For 2, i just realize what i did wrong.

(sinθ + cosθ)^2 = sin^2θ + 2sinθcosθ + cos^2θ
(sin^2θ + cos^2θ= 1), you get 1 + 2 sin θ cos θ.

But for 1, i have a question when you simplify the secant in terms of cosine. Would you cross multiply but then again there's the subtraction sign there instead of a multiplication sign? then would you multiply by the lcd to get the demoniator to be the same for both sides.

for 3, im confused on this problem.

Mark44
Mentor
Okay, for 1, by starting with the right side

(1 / cos θ) - (1 / cos^2 θ), therefore that shows sec θ - sec^2 θ
No, start with the right side. You don't need all the conversation. Use = !
sec θ = sec2 θ = 1/(cos θ) - 1/(cos2 θ)

Yes, you can multiply by cos2 θ over itself.

- But do you multiply the numerator and demonator by the lcd which is cos^2 θ

For 2, (sin θ + cos θ)^2 = ?
- by the 2 as an exponent, would you multiply 2 by sin and cos, therefore it would be like this - sin^2 θ + cos^2 θ = ?

For 3, (1 / 1 + cos θ) + (1 / 1 - cos θ) = 2csc^2 θ
I know 1 / sin θ = csc θ and that sin^2 θ + cos^2 θ = 1 but how do i get from cos to sin

You added parentheses, but you added them in the wrong place. The left side should look like this: 1/(1 + cos θ) + 1/(1 - cos θ)

What you have would be properly interpreted as 1 + cos θ + 1 - cos θ, which is 2. I'm sure that's not what you meant.

Mark44
Mentor
For 2, i just realize what i did wrong.

(sinθ + cosθ)^2 = sin^2θ + 2sinθcosθ + cos^2θ
(sin^2θ + cos^2θ= 1), you get 1 + 2 sin θ cos θ.
Leave out this part: (sin^2θ + cos^2θ= 1), and leave out the "you get." Use = !!!!

It should look like this:
(sinθ + cosθ)2 = sin2 θ + 2sin θ cos θ + cos2 θ = 1 + 2 sin θ cos θ

If you need to include an explanation for one step (such as replacing sin2 θ + cos2 θ by 1, put it off to the side, not in the flow of equal expressions.
But for 1, i have a question when you simplify the secant in terms of cosine. Would you cross multiply but then again there's the subtraction sign there instead of a multiplication sign? then would you multiply by the lcd to get the demoniator to be the same for both sides.

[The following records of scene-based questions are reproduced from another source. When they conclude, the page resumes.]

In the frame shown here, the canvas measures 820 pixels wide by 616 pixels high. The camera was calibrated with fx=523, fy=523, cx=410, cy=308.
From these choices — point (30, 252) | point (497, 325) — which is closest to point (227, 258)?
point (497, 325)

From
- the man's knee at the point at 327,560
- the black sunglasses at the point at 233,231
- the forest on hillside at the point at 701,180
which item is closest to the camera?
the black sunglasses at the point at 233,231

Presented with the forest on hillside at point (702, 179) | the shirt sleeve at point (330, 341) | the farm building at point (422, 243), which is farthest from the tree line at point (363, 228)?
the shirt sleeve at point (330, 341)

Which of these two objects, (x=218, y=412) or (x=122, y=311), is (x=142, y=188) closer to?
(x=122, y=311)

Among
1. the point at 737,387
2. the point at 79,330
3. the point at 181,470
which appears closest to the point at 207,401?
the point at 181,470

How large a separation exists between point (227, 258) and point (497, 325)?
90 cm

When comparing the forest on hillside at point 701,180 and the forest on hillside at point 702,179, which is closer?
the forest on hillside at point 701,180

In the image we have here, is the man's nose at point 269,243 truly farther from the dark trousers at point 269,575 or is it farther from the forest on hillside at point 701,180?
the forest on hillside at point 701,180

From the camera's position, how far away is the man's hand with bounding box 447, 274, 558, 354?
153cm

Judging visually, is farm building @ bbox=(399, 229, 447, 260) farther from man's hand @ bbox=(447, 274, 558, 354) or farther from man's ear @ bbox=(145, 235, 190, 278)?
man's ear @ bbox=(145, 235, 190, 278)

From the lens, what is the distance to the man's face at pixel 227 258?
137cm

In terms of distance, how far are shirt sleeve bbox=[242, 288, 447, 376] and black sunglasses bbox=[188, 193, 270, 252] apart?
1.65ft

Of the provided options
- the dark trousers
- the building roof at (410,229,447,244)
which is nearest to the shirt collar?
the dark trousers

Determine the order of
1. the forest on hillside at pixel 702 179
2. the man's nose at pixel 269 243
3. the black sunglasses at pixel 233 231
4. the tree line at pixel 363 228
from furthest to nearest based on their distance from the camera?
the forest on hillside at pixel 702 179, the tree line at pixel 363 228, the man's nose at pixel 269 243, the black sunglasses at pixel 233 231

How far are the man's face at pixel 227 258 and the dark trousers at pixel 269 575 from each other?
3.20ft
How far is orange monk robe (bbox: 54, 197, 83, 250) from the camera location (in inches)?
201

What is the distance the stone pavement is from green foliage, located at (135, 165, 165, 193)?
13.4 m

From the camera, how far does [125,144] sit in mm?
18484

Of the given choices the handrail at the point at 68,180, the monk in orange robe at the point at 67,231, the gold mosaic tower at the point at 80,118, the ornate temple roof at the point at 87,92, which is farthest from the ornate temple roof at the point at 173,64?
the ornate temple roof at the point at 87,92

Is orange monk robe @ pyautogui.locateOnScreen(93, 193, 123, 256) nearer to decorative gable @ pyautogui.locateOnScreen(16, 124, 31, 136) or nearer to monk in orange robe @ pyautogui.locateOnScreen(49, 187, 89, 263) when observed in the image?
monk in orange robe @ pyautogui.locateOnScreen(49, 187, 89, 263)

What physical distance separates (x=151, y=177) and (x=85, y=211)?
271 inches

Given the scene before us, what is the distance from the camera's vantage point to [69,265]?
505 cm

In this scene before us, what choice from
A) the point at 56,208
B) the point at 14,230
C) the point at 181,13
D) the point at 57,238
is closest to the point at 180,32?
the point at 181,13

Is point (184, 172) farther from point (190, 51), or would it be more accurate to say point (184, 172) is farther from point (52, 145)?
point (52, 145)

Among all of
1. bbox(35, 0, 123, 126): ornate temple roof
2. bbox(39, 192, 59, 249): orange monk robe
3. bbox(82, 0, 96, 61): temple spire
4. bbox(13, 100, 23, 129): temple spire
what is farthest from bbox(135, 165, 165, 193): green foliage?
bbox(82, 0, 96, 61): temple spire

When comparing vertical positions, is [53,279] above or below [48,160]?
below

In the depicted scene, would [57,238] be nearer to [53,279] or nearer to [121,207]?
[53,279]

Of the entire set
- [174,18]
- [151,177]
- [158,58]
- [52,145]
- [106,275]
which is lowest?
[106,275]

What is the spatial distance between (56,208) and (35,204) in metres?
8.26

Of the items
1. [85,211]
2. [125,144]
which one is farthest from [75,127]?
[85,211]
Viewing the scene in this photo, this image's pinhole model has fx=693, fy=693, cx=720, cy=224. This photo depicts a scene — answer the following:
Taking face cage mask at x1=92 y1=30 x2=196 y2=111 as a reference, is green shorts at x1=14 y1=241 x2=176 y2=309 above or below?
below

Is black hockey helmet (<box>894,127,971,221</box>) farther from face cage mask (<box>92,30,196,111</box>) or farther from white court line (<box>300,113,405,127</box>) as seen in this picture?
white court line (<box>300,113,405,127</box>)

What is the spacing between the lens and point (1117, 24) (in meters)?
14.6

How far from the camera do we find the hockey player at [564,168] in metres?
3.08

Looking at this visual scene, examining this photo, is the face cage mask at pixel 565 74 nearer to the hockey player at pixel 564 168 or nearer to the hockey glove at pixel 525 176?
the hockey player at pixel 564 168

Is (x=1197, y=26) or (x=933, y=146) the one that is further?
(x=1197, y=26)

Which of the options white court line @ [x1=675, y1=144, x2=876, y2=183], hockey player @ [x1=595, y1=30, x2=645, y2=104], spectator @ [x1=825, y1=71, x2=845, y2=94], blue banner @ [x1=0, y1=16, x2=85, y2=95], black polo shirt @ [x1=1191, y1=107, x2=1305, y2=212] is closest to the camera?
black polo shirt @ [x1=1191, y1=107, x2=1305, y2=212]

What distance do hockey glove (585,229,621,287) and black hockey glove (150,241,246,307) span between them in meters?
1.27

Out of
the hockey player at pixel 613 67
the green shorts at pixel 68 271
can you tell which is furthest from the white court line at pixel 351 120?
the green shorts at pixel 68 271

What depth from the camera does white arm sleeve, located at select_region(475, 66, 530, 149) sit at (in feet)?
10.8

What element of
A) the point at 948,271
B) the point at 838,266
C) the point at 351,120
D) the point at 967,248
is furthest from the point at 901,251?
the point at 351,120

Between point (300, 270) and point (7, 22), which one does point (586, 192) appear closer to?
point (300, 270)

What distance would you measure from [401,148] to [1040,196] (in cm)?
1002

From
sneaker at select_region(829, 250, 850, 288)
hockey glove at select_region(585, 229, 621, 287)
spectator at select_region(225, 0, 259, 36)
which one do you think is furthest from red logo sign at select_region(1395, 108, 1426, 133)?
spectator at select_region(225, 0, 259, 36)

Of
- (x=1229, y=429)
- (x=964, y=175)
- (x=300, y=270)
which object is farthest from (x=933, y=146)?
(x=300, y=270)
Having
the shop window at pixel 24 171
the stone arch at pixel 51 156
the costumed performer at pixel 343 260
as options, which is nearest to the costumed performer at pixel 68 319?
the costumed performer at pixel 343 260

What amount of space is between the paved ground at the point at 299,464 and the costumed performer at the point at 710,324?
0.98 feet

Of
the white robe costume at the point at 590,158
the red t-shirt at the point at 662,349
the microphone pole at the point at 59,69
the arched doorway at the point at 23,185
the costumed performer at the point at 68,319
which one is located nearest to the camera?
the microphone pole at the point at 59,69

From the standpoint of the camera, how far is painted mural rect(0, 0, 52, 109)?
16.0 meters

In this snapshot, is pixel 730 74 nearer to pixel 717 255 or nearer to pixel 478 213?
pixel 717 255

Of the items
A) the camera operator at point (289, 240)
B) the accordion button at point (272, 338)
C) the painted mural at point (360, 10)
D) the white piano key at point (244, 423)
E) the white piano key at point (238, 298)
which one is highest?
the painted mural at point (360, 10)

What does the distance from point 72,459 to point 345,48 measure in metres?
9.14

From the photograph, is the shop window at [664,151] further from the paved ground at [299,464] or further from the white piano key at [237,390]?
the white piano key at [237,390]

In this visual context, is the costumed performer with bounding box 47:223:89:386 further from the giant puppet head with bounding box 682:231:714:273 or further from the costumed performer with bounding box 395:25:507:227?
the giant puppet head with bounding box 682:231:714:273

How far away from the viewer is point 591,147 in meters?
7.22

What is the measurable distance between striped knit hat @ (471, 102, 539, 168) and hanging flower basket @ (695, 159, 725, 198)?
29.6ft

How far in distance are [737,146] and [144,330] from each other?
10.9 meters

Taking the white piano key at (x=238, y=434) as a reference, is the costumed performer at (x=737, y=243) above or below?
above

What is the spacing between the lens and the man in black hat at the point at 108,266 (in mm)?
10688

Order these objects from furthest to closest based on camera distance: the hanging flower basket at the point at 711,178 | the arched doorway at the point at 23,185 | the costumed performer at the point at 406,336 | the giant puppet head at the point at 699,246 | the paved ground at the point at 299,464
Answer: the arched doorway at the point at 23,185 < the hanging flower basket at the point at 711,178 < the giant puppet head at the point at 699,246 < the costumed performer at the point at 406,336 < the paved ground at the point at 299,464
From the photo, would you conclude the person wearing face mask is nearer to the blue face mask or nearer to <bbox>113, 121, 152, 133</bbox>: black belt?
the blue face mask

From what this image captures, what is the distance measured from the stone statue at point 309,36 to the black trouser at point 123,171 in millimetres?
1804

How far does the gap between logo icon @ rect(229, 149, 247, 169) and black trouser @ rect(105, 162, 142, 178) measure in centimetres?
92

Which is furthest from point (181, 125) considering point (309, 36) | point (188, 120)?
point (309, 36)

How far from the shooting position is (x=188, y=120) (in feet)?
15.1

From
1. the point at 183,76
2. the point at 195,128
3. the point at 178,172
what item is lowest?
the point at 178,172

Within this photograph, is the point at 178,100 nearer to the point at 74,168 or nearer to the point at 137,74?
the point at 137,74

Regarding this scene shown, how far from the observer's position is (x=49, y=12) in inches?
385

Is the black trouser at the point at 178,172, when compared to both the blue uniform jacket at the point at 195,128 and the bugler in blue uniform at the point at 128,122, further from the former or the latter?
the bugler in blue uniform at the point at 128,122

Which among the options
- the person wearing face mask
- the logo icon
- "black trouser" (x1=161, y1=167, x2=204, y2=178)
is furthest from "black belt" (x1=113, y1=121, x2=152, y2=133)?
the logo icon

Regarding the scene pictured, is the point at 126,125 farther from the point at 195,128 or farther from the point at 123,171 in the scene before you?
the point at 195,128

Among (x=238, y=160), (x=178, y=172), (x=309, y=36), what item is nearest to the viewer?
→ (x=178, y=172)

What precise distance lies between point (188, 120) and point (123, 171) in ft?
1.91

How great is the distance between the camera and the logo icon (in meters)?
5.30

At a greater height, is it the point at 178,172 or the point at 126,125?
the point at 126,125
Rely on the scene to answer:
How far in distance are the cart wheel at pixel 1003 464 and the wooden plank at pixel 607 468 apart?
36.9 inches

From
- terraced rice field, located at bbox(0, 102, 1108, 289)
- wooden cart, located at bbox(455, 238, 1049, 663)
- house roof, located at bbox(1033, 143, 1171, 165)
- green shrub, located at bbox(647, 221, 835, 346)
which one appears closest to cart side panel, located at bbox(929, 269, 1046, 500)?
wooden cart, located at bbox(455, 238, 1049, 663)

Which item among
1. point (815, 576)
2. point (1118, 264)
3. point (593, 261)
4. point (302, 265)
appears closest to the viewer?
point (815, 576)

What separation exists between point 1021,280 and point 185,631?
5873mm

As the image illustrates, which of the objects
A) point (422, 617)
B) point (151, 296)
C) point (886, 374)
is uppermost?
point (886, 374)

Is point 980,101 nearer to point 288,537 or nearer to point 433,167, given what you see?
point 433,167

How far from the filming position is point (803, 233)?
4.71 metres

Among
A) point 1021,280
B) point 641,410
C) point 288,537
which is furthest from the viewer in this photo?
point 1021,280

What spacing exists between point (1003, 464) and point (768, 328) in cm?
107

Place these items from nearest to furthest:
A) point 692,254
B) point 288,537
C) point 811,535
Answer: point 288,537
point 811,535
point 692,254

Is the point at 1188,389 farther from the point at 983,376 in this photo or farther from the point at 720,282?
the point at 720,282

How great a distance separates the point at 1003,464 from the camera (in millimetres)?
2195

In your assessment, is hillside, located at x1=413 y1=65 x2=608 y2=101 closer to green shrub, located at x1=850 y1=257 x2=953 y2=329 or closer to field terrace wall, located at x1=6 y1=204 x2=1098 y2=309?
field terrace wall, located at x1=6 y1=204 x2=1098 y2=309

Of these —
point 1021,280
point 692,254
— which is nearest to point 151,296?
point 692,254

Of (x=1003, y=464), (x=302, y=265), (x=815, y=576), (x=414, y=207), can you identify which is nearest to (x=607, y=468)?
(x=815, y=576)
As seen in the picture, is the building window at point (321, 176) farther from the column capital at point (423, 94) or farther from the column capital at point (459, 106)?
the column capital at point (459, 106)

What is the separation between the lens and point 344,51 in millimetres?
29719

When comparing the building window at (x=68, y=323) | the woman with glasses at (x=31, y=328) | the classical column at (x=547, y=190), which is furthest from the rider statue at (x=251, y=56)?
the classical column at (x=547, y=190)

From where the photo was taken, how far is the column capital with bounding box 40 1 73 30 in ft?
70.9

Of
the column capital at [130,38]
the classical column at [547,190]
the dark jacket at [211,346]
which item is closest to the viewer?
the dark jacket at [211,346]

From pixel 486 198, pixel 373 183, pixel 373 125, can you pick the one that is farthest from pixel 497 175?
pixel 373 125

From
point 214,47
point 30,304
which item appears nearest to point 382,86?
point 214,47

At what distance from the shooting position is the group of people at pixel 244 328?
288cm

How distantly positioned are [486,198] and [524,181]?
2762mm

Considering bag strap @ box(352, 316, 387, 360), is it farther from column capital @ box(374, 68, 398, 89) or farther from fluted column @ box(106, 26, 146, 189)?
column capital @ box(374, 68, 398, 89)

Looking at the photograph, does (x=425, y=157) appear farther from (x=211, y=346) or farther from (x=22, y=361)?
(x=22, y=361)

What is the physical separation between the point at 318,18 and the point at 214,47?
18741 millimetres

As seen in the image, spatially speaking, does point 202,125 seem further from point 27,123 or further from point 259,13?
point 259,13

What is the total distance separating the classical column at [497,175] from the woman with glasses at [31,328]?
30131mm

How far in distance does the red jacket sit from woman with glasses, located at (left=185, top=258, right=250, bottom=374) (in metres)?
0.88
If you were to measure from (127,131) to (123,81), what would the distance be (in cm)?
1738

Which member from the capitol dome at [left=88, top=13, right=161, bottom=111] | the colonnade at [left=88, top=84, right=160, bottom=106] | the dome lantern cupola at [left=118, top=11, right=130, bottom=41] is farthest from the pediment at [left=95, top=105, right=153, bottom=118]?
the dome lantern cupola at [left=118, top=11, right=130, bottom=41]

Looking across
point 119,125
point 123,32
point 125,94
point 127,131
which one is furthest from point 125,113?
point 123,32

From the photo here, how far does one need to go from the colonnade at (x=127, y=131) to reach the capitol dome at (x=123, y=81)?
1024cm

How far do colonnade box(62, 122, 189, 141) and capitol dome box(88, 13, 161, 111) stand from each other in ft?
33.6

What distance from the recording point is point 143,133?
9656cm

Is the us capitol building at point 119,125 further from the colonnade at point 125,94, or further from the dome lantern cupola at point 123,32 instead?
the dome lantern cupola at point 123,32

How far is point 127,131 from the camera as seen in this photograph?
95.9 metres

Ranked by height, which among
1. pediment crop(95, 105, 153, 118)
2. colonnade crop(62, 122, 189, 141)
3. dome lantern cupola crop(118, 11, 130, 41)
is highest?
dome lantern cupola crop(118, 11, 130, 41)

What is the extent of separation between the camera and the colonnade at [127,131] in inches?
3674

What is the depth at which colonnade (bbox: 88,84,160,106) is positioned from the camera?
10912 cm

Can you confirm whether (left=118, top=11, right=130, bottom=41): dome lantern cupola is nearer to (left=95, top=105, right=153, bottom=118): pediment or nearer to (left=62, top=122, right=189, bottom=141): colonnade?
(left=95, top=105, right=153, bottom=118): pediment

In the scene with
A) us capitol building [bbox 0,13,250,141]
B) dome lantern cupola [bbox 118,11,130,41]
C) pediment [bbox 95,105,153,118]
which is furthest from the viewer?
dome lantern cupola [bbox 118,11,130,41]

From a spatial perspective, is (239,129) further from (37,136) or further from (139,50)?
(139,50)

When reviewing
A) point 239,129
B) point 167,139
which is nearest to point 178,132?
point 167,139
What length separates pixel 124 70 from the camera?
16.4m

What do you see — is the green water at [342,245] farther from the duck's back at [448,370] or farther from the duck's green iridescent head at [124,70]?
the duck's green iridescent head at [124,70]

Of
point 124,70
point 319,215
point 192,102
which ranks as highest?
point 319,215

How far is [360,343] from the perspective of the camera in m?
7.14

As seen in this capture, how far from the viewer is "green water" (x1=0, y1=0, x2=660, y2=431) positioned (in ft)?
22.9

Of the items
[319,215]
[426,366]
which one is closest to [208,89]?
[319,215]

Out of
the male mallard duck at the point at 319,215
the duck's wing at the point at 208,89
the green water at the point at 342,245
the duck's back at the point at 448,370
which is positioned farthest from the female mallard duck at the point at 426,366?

for 3, im confused on this problem.
What is the cross multiplying you're talking about? If you have an equation such as x/2 = 3/4, you can cross multiply to get 4x = 6, or x = 3/2, but you don't have an equation. What you have is an expression that you are trying to simplify or expand to make look like the other side of the equation.

Since you are not dealing with an equation, you are very limited in the things you can do, simplify an expression, expand an expression, add 0, or multiply by 1.

In problem 1, you have sec θ - sec2 θ = 1/cos θ - 1/cos2 θ. You can multiply by 1 (i.e., cos2 θ/cos2 θ), and that might be helpful.